There is a new engine that the engineers at Jeep have put in to the mix this year that being a four-cylinder inline direct injected turbocharged version that is good for 270 horsepower, just one less than that of the V-6 that our test ride came with. The smaller engine however puts forth much more torque at 295 ft.-lbs. compared to the 239 of the V-6 model.

Having tested the smaller motor previously it was hard for us to see much difference. Coupled with the nine-speed transmission that seamlessly slides through the gears on pavement is the ability for the driver to choose from six different terrain settings: Auto, Snow, Sport, Sand/Mud and Rock.

Of course it would not be a Jeep without a crawl control of up to a 51.2:1 ratio, in essence this will keep the SUV at under 1 mile per hour when going down or up a steep incline, doing all the work to get over pretty much any terrain. Many of the places we would take this new Cherokee we would never dream of taking any other competitor in this same category.

The best part of the Cherokee is that is has much better on-road manners than that of a true Wrangler, especially if a soft top is involved. On a pure comfort side, we would put the limited version we drove up against any of the competition, which is great for families and even empty nesters like ourselves where comfort is a major concern. However being able to tackle most of the trails in Moab did have its own appeal to us, even if we never went off road to the extreme, just knowing our SUV had the ability would play a part in our decision making.

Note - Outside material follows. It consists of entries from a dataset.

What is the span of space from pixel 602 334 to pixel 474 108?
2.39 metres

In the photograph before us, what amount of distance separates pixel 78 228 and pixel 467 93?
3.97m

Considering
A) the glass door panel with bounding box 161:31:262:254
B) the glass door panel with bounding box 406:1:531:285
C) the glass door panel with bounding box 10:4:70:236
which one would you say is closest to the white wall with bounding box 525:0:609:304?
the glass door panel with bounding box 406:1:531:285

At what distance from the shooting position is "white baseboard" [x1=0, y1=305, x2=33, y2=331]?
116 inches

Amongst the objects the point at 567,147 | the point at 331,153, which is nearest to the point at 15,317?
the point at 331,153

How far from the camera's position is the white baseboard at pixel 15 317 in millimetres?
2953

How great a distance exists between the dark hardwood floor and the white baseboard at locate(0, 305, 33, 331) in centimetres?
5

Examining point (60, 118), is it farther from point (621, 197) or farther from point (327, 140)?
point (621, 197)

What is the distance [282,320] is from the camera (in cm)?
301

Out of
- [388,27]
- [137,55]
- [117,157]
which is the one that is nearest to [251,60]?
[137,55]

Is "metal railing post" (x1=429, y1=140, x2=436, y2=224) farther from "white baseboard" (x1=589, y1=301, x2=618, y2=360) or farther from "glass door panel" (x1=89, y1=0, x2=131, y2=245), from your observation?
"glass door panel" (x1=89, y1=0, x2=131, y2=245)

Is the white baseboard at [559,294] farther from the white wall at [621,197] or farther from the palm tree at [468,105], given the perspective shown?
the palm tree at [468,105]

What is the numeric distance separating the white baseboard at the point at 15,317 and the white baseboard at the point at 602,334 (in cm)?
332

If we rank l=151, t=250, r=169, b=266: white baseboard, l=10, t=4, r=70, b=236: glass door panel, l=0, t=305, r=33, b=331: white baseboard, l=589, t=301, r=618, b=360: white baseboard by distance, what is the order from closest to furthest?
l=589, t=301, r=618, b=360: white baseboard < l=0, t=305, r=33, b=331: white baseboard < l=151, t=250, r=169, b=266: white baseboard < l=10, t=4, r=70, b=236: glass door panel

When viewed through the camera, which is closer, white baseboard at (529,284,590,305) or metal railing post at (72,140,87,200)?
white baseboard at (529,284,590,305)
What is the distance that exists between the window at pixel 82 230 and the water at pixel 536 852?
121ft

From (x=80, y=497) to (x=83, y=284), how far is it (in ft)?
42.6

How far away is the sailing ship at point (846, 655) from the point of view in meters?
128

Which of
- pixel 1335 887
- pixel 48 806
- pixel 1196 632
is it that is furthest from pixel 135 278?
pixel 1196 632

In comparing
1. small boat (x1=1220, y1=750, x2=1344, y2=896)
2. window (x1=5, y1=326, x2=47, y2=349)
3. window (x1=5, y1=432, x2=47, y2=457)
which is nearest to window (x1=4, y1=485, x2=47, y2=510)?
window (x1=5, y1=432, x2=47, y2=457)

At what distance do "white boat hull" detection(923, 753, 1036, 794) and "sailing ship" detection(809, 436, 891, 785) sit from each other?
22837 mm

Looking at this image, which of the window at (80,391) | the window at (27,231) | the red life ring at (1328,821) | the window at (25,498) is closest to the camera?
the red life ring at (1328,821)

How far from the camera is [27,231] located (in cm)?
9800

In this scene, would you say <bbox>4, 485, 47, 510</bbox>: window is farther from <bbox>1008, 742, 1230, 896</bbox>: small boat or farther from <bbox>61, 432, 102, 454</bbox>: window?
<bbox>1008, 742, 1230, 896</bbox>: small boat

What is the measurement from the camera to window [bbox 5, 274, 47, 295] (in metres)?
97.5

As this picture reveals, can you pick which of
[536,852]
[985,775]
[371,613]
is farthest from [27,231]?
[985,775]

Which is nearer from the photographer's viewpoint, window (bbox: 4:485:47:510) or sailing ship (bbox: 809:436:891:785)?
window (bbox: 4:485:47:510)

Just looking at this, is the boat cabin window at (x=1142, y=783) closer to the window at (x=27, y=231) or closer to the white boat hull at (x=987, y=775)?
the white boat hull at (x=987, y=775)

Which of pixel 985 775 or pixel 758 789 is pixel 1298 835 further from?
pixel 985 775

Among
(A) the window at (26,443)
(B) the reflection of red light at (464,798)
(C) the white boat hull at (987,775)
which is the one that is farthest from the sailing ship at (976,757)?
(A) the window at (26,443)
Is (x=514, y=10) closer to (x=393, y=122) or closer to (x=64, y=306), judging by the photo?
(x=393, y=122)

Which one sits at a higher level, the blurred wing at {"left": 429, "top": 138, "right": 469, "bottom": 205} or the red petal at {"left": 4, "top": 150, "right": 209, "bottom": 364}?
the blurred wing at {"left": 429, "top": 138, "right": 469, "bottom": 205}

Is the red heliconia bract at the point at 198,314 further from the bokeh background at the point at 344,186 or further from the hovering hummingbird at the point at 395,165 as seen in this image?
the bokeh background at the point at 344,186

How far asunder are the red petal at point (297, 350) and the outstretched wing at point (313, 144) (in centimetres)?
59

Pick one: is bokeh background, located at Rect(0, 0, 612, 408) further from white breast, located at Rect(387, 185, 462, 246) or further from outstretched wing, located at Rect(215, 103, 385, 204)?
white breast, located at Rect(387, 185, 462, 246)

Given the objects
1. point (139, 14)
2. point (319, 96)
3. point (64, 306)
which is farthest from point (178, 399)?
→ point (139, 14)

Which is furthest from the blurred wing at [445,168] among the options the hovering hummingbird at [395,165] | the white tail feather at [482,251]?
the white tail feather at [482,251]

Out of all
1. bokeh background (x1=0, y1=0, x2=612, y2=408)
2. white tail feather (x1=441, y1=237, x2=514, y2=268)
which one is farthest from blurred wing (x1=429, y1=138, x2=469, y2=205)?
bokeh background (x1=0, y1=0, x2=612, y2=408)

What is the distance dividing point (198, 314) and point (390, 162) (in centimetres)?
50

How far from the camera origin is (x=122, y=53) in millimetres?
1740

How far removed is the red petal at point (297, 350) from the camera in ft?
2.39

It was equipped with leather seating surfaces, which were both heated and cooled, along with a heated steering wheel, which we were able to take advantage of on some of the cool mornings. The new Uconnect 8.4-inch high definition touch screen that FCA is putting in its vehicles now is amazing and functions so well with pinch and zoom, it is just like having an iPad in the dashboard, with high definition using the backup camera displays crystal clear detail.

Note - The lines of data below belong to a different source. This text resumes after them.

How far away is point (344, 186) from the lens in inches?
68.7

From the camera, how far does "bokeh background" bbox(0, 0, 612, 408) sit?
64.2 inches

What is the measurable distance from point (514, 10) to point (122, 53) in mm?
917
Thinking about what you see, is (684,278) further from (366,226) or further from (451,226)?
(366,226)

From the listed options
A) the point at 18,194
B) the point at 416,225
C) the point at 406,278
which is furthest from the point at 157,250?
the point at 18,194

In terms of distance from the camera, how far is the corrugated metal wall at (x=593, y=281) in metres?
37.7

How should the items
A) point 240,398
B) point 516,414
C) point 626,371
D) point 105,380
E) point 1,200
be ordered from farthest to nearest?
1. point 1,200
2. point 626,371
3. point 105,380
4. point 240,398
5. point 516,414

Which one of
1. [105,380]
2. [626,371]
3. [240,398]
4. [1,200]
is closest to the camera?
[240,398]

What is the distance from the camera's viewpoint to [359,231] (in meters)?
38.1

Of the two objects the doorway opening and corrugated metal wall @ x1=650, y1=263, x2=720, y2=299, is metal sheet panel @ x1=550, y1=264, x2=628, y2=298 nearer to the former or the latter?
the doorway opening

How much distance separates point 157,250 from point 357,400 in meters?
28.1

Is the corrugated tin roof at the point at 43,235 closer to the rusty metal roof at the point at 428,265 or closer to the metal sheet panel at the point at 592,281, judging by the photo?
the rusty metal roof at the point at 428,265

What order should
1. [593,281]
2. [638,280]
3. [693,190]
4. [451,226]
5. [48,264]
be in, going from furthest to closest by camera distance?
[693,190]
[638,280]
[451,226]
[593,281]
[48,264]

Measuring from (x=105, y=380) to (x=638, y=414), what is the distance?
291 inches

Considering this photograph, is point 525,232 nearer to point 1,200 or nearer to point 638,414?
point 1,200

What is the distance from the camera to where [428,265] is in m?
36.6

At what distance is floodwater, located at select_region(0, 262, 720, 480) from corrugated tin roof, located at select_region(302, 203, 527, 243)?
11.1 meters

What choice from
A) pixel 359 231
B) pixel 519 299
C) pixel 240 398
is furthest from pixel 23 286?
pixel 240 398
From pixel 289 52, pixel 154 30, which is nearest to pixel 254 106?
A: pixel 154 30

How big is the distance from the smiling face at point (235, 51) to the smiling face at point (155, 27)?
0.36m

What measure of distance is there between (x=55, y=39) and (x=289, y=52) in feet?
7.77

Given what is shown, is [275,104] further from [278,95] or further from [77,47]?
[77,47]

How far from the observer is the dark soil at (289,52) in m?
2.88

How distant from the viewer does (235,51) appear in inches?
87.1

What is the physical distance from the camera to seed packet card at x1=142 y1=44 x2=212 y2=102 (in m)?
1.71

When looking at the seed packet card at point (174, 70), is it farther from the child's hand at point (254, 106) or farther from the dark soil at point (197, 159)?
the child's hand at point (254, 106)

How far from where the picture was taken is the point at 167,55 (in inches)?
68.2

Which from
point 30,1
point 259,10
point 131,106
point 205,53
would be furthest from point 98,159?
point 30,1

With the addition of a 7-inch LED screen between the speedometer and tachometer that is fully configurable, FCA has really hit a home run allowing any driver to give his own experience a very personal touch. Everything can also be run from the steering wheel controls or through voice functions.

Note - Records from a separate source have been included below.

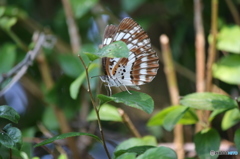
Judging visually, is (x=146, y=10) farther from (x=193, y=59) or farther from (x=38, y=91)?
(x=38, y=91)

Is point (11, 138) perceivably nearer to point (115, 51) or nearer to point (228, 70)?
point (115, 51)

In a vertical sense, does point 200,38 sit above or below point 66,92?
above

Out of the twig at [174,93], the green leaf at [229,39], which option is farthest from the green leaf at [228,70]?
the twig at [174,93]

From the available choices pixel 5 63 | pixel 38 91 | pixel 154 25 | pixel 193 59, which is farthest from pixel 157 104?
pixel 5 63

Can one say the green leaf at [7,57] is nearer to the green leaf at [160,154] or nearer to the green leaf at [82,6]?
the green leaf at [82,6]

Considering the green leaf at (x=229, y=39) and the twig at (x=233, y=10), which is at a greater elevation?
the twig at (x=233, y=10)

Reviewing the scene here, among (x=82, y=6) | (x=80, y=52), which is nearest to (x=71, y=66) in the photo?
(x=80, y=52)
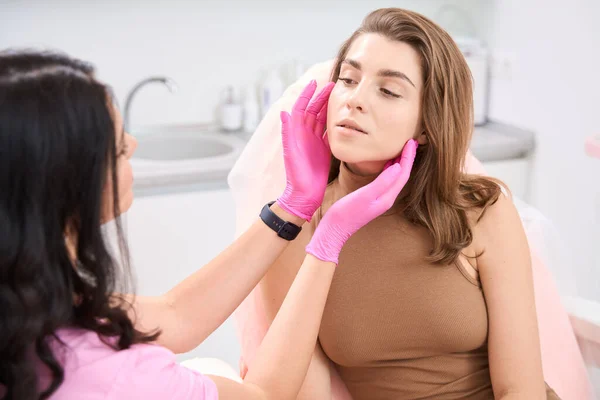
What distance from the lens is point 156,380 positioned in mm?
924

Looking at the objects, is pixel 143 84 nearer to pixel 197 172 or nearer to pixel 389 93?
pixel 197 172

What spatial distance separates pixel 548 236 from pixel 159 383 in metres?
1.02

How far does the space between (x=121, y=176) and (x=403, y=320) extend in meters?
0.60

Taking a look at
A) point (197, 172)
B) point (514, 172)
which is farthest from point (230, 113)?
point (514, 172)

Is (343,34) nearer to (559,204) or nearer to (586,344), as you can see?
(559,204)

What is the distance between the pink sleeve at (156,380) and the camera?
2.96 feet

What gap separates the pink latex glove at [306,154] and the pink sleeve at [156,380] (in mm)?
435

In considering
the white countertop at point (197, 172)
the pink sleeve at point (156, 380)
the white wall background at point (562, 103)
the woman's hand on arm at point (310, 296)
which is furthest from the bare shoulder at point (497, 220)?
the white countertop at point (197, 172)

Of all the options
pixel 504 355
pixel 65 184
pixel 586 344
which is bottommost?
pixel 586 344

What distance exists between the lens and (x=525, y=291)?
131cm

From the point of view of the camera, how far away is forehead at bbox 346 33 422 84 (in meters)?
1.29

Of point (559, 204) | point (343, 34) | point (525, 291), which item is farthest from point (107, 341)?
point (343, 34)

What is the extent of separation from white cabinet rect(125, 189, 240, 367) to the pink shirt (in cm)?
134

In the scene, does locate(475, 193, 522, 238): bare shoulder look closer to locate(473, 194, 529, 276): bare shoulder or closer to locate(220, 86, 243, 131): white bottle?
locate(473, 194, 529, 276): bare shoulder
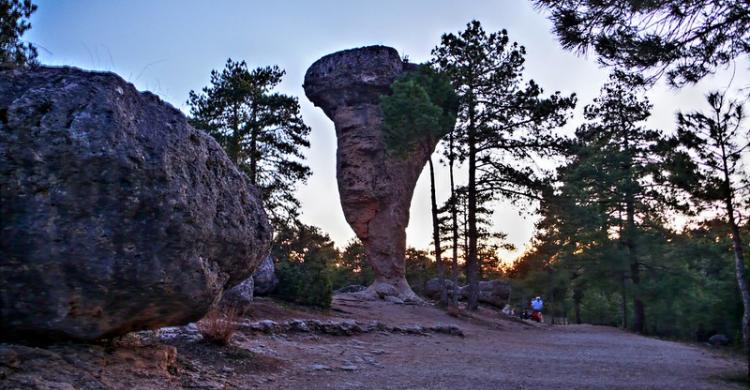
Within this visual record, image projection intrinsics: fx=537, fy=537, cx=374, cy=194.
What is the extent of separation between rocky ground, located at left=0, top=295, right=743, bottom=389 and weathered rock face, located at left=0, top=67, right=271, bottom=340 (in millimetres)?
370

Outside the Cherokee is still all Jeep with the same grill features holding true to the original Jeep look however with new LED headlamps and a sleek modern design, it exudes a luxurious element giving it a warmer feel with softer lines all around.

Apple CarPlay and Android Auto are now standard equipment in fact upon hooking up our phones part of the process included speaking with Siri to make sure she would work through the Cherokee’s speaker system.

The newly refreshed Cherokee is great to look at and even better to be behind the wheel. It would make a great addition to any family not matter what their age, in fact our son Landon and his wife have a 2016 Cherokee for an everyday driver. It works great and our 5-year-old grandson Jensen climbs in and out with ease and loves making the tailgate go up and down with the push button.

Base price: $34,445

Price as driven: $41,620

Craig and Deanne Conover have been test-driving vehicles for over eight years and have had the opportunity to drive many makes and models. They receive a new car each week for a weeklong test drive and adventure. They both love having the unique opportunity of trying out new cars. They reside in Springville, Utah.